# QUOTED PASSAGE

..........

On the TT, an average Space Marine can kill a Crisis suit with only his boltgun and combat knife and it isn't even that super-duper hard to do (you need some 18 boltgun shots/melee strikes). Stealth suits drop even easier and Broadsides are only better armored than the Crisis suits. These suits are pretty much glorified power armors rather than pseudo-walkers like the Dreadknight. 

 

Now, on the other hand, Hazard and Riptide suits are a much different deal. They are much more durable than the other three suits (especially the Riptide) and not just because they have more armor. For anything, I think only the Hazard and the Riptide are problematic in this supplement. They both should confer Unnatural Toughness or have some sort of special rule that would allow them to soak up damage with impunity.

As I mention in the post above, what works on the tabletop does not always translate to the RPG; the way Space Marines are portrayed in the lore and various novels, they are almost universally presented as one-man armies capable of laying waste to whole mobs of foes individually, and taking on hellish punishment while remaining combat effective. Given the profile of a typical space marine is Toughness 4, 1 Wound and a +3 armour value, a Tau Crisis battlesuit with Toughness 5, 2 Wounds and the same armour value should be even tougher if you make a direct translation to the RPG.

..........

# THE TASKS
**1)** According to the forum post, what profile does a typical space marine have?
**2)** Extract the part of the forum post from "On the TT, an" up to and including "like the Dreadknight.".
The listing after this forum post has no connection to it.

# SOURCE EXCERPT
..........

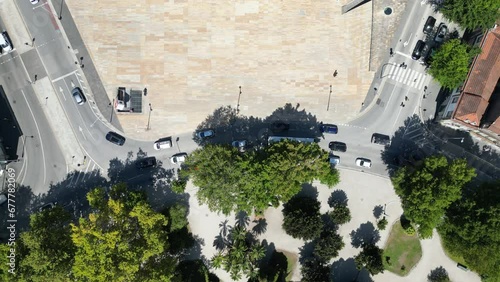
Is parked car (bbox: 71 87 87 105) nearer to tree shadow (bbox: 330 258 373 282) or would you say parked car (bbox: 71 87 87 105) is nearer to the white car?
the white car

..........

# EXPECTED RESPONSES
**1)** Toughness 4, 1 Wound and a +3 armour value.

**2)**
On the TT, an average Space Marine can kill a Crisis suit with only his boltgun and combat knife and it isn't even that super-duper hard to do (you need some 18 boltgun shots/melee strikes). Stealth suits drop even easier and Broadsides are only better armored than the Crisis suits. These suits are pretty much glorified power armors rather than pseudo-walkers like the Dreadknight.